======== Material shown ========

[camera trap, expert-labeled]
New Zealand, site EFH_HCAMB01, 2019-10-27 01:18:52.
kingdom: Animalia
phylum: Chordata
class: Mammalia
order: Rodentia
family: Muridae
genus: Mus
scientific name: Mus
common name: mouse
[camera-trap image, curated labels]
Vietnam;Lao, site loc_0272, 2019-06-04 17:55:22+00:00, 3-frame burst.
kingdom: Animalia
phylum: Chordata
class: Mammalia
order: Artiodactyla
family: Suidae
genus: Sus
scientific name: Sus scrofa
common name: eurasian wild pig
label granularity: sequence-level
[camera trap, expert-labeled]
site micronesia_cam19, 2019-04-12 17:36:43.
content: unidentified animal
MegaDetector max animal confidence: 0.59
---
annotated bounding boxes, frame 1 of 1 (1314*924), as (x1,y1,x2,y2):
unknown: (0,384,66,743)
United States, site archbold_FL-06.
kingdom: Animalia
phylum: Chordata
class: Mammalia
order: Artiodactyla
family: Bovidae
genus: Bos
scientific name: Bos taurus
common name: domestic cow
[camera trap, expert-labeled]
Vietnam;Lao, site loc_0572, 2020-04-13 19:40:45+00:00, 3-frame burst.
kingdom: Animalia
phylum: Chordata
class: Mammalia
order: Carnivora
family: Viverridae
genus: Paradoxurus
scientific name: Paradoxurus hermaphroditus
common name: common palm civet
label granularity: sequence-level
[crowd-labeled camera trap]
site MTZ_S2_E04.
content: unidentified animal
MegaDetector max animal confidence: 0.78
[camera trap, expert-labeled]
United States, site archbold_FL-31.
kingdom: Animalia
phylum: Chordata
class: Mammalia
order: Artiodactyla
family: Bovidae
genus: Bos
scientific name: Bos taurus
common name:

========

Work instructions -
Copy all lines of the records that have the string "States" in them.

Task solution -
United States, site archbold_FL-06.
United States, site archbold_FL-31.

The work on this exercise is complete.